Western Major Baseball League announces name change, new All-Star game

Big changes are coming to the Western Major Baseball League including the Edmonton Prospects. Courtesy: Edmonton Prospects

The Western Major Baseball League, home of the Edmonton Prospects, will undergo a name change starting with the 2019 season.

It’s just one of many changes the league has made, part of a rebranding effort in hopes of attracting more players and fans.

The name will change to the Western Canadian Baseball League and officials say incorporating ‘Canada’ into the name was an important move.

READ MORE: Prospects proving baseball belongs in the heart of Edmonton

“We want to keep our country’s growing baseball image,” said Pat Cassidy, Prospects’ team owner. “It enhances our league and our ability to market throughout North America.

“Canada has the same sort of opportunity to attract better quality players to Edmonton, and I think that was definitely an asset that we were missing in our name and it’s something we really want to bring front and centre from a  recruitment standpoint.
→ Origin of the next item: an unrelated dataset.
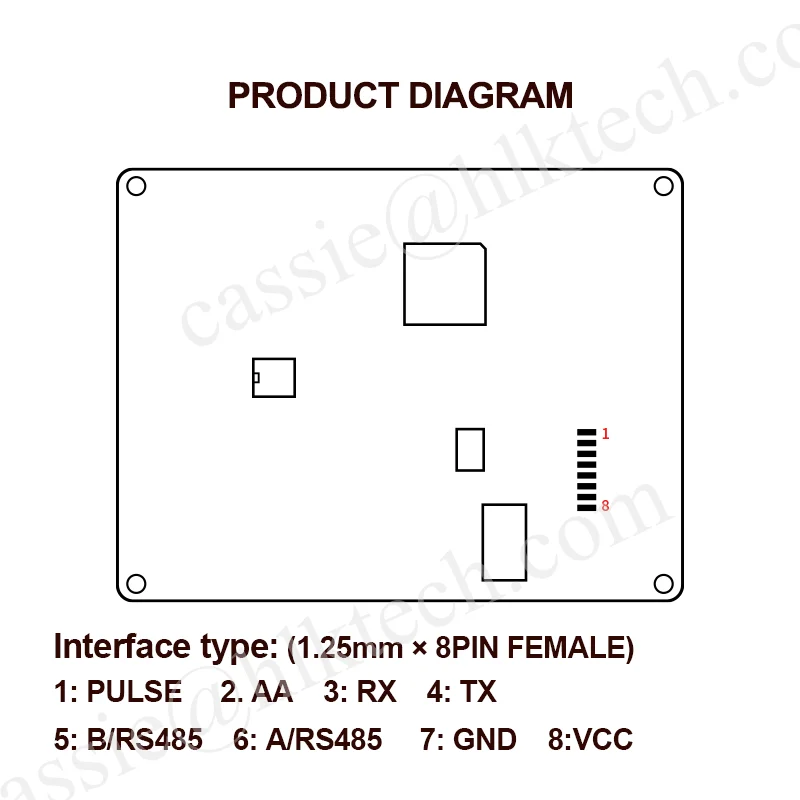 HLK-LD2415H 24G Millimetre Wave Vehicle Speed Feedback Radar Module 1KM Long Range Speed Sensor Serial Communication LD2415H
I see players getting excited about that. I see our ability to draw attention to Edmonton to start with and to the league in general as far as scouts are concerned.”

Story continues below advertisement

The league’s new logo proudly displays the Maple Leaf.

The competitive summer college baseball league has roots in Alberta and Saskatchewan, dating back to the 1930’s.

The league includes 12 teams in both provinces – in towns and cities like Okotoks, Fort McMurray, Moose Jaw, Regina, Brooks, Yorkton and Melville.

Starting next season, Edmonton will host consecutive All Star games at Re/max Field, the first of which will take place Monday July 8, 2019.

“We’re very excited to be hosting the All Star Game,” Cassidy said. “We’re also excited about the changes coming.”

“We think these are all great steps for our franchise and we think they’re great steps forward for the league as a whole.”

The Edmonton Prospects will move to a 28 game regular season, up from 24, allowing the team to play into August.

Cassidy said the changes were made as a way to bring the league together.

“We’ve got franchises in a lot of different communities. We’ve got some small market franchises that operate as community organizations vs Alberta teams, for the most part, that are private operators that operate out of larger facilities and so they have larger needs– so we had to find a balance to address both sides of that equation.”

Story continues below advertisement

Other changes on the horizon for the league include forming a team in Saskatoon.